• Passage présenté:
Le Royaume-Uni dispose également de deux actifs stratégiques majeurs sur l’île méditerranéenne de Chypre. Le premier est la base aérienne de la Royal Air Force à Akrotiri, où stationne actuellement une présence renforcée de chasseurs Typhoon – près d’une vingtaine. Le second est plus discret: il s’agit de la station d’écoute et de renseignement d’origine électromagnétique (SIGINT), située au sommet de la montagne d’Ayios Nikolaos, connue sous le nom de «Ayia Nik». Cet avant-poste fait partie intégrante des zones de souveraineté britannique sur Chypre. De longue date, l’armée de terre britannique utilise également l’île comme point d’ancrage pour son «bataillon de pointe» (spearhead battalion), une force de déploiement rapide destinée à intervenir en cas de contingence au Moyen-Orient. Les Typhoon de la RAF sont déjà engagés dans l’opération Shader, une mission de surveillance – et ponctuellement de bombardement – contre les groupes djihadistes de l’État islamique (EI) et d’Al-Qaïda en Syrie et en Irak. L’an dernier, au cours d’un bref affrontement entre Israël et l’Iran, des avions de chasse britanniques provenant de Chypre auraient même participé à l’interception de missiles iraniens en route vers Israël.

• Lignes de données:
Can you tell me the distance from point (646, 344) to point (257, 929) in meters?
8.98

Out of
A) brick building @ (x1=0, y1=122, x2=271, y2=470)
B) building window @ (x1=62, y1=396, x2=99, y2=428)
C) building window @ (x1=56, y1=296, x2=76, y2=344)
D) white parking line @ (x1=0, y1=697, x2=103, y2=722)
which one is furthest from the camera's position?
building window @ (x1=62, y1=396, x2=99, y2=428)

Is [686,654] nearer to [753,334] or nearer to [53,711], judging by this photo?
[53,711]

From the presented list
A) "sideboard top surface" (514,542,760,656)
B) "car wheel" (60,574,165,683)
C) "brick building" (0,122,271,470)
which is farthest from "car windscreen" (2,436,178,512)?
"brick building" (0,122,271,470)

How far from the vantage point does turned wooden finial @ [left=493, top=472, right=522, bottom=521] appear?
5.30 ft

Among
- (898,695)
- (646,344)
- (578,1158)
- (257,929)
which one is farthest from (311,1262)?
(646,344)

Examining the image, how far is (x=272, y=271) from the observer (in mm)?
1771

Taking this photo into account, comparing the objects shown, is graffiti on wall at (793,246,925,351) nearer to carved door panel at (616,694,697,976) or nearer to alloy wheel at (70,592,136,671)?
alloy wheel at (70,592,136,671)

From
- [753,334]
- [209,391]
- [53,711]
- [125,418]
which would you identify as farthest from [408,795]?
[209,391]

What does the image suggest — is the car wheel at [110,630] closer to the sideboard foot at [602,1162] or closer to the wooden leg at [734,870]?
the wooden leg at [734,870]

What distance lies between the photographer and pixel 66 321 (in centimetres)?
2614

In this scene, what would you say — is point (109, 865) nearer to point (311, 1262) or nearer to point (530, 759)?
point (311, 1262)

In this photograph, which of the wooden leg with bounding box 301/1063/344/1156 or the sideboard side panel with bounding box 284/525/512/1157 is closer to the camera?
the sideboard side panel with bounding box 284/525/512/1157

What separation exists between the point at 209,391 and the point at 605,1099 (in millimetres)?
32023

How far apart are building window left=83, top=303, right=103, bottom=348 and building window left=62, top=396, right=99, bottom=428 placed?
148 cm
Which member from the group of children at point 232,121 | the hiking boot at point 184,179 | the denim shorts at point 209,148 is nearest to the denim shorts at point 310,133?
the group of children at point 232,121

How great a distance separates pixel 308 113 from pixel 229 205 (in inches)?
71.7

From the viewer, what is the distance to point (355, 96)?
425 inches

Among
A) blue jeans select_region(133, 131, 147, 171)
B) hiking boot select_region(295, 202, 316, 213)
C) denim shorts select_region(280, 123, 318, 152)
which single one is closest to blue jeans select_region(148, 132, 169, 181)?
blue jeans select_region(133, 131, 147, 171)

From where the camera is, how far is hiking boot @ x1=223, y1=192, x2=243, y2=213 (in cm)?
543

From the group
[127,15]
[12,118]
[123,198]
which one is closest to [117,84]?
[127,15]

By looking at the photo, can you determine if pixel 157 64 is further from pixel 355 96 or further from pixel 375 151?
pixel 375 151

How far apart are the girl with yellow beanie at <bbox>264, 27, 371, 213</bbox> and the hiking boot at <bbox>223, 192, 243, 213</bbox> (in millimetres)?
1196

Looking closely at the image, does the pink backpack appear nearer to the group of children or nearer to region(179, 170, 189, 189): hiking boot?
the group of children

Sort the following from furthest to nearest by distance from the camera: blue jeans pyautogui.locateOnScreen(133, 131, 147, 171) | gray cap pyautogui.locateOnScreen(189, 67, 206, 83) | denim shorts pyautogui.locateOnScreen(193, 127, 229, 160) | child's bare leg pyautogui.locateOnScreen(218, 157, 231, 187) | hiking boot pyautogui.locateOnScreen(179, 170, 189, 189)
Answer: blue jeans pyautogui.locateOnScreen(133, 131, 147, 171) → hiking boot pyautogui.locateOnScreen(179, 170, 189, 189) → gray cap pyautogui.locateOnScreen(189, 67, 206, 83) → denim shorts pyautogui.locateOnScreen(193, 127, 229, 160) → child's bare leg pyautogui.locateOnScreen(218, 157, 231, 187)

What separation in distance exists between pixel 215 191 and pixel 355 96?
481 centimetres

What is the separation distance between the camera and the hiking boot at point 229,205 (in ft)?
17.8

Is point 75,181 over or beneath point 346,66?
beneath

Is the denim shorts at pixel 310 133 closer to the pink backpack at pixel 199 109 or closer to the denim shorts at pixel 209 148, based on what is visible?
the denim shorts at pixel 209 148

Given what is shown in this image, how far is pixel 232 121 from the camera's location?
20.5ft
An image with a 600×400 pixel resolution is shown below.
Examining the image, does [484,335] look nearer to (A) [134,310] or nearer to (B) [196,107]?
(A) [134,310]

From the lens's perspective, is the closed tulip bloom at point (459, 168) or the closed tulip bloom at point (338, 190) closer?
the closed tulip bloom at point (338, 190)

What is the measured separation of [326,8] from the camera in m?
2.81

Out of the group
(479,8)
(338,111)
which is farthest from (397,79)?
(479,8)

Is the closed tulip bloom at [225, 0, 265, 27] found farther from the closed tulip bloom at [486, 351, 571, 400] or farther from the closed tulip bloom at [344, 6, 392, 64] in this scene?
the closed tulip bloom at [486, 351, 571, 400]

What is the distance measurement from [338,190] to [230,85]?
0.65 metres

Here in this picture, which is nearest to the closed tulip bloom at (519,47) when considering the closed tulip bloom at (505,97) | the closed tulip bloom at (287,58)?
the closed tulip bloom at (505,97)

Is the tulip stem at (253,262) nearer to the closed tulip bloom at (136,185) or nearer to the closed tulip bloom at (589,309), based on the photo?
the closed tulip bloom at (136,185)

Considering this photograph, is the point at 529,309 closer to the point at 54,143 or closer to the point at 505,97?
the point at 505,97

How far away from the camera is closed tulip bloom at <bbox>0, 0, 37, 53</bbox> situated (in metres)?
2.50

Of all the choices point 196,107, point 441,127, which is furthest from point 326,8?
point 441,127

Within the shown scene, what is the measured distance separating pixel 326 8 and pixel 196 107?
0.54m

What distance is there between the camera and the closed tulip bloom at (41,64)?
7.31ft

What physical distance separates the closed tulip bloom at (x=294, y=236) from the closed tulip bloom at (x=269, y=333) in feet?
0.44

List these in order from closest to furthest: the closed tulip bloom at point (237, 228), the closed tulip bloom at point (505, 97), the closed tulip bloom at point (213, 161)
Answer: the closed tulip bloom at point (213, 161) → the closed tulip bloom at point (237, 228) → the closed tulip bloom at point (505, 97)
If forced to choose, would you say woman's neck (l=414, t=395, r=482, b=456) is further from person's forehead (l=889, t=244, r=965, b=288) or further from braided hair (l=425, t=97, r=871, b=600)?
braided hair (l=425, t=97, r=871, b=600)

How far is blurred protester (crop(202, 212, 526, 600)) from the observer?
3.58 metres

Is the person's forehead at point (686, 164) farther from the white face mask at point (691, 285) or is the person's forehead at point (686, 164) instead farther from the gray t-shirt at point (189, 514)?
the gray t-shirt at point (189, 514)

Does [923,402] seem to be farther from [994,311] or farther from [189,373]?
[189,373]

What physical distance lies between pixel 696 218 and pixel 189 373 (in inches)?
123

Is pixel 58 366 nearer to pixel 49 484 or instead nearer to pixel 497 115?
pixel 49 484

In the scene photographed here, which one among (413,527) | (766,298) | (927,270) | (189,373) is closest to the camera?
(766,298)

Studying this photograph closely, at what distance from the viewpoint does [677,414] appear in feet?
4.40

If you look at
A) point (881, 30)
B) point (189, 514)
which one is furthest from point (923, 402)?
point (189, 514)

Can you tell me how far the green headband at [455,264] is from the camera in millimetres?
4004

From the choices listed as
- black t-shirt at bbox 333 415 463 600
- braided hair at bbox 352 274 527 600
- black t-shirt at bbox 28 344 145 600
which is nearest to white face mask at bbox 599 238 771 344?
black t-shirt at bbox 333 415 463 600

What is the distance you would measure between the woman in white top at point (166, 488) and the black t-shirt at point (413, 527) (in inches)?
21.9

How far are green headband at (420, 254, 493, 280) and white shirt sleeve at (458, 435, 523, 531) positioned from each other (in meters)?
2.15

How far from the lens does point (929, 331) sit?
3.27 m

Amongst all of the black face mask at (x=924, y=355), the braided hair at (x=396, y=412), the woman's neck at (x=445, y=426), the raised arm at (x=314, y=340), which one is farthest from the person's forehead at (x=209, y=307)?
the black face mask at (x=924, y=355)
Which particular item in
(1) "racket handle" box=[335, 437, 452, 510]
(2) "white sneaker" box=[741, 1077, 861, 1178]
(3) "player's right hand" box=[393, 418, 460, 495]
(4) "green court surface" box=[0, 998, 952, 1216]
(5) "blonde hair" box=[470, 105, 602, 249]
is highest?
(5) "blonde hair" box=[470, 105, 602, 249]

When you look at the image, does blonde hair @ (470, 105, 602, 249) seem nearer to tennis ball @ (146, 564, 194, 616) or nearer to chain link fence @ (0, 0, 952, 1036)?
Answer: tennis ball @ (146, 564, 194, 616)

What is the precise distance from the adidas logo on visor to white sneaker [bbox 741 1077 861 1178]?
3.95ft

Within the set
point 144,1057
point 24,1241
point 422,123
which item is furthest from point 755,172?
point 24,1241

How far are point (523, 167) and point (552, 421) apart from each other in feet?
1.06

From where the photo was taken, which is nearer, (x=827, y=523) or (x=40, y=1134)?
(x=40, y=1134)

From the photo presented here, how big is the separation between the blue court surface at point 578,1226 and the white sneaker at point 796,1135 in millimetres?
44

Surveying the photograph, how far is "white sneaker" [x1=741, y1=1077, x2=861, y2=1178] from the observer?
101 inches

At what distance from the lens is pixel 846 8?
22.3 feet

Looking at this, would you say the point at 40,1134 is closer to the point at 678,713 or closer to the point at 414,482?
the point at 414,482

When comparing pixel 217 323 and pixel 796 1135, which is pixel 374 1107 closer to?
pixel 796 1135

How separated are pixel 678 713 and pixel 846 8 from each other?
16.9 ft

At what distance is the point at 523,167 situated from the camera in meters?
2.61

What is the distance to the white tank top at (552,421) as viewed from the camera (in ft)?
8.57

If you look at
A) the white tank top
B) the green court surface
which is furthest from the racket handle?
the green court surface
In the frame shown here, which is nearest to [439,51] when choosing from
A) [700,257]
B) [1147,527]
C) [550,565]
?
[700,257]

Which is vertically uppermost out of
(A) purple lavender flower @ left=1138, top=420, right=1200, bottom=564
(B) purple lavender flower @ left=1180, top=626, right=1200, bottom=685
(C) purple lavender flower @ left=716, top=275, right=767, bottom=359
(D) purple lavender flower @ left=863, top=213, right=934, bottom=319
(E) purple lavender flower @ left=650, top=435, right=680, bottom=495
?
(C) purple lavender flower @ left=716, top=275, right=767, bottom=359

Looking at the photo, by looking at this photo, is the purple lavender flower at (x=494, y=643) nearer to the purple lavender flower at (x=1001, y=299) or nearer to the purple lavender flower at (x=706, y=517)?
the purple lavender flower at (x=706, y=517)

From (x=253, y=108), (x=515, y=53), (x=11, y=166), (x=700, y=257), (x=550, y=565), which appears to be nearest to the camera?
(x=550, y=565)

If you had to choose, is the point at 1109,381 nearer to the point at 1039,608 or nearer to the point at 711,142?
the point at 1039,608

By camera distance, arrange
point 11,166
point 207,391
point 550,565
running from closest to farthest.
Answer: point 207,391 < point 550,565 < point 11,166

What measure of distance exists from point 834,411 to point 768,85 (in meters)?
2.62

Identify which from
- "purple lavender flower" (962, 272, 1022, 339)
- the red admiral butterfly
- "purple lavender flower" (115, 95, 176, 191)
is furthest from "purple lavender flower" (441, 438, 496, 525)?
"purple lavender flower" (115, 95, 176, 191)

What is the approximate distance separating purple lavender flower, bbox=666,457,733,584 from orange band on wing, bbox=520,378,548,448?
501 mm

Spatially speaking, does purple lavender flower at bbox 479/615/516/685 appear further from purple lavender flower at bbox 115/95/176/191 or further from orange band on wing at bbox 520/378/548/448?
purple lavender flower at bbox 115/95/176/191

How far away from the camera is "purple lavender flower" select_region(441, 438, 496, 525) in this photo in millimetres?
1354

• Consignes:
**A)** Dites si chacune des affirmations suivantes concorde avec le texte sur les bases britanniques à Chypre. Répondez par oui ou non en citant mot pour mot les termes décisifs du texte.
(i) La base d’Akrotiri accueille actuellement près d’une vingtaine de chasseurs Typhoon.
(ii) L’opération Shader se déroule en Libye.
(iii) Le « bataillon de pointe » relève de l’armée de l’air britannique.
**B)** Poursuivez, s'il vous plaît, le texte sur les bases britanniques à Chypre après sa dernière phrase.

• Réponses aux consignes:
**A)**
(i) Oui : « où stationne actuellement une présence renforcée de chasseurs Typhoon – près d’une vingtaine »
(ii) Non : « contre les groupes djihadistes de l’État islamique (EI) et d’Al-Qaïda en Syrie et en Irak »
(iii) Non : « l’armée de terre britannique utilise également l’île comme point d’ancrage pour son «bataillon de pointe» »

**B)**
Par ailleurs, des avions de surveillance britanniques sont très actifs dans la région, notamment à Gaza et au Liban depuis le 7 octobre 2023. Selon plusieurs rapports, au cours des six derniers mois, quelque 80 vols de reconnaissance ont été effectués au large des côtes libanaises, et plus de 150 vols ont eu lieu au-dessus ou à proximité de Gaza durant la même période. La Royal Navy joue également un rôle essentiel dans le maintien de la sécurité maritime, en particulier dans le golfe Persique et le détroit d’Ormuz, où elle coopère étroitement avec les forces navales américaines pour neutraliser les menaces de mines marines. Enfin, le Royaume-Uni conserve une présence militaire réduite en Irak – environ une centaine de militaires – ainsi qu’un accès stratégique à une installation portuaire à Duqm, au sultanat d’Oman, renforçant ainsi sa capacité de projection dans la région.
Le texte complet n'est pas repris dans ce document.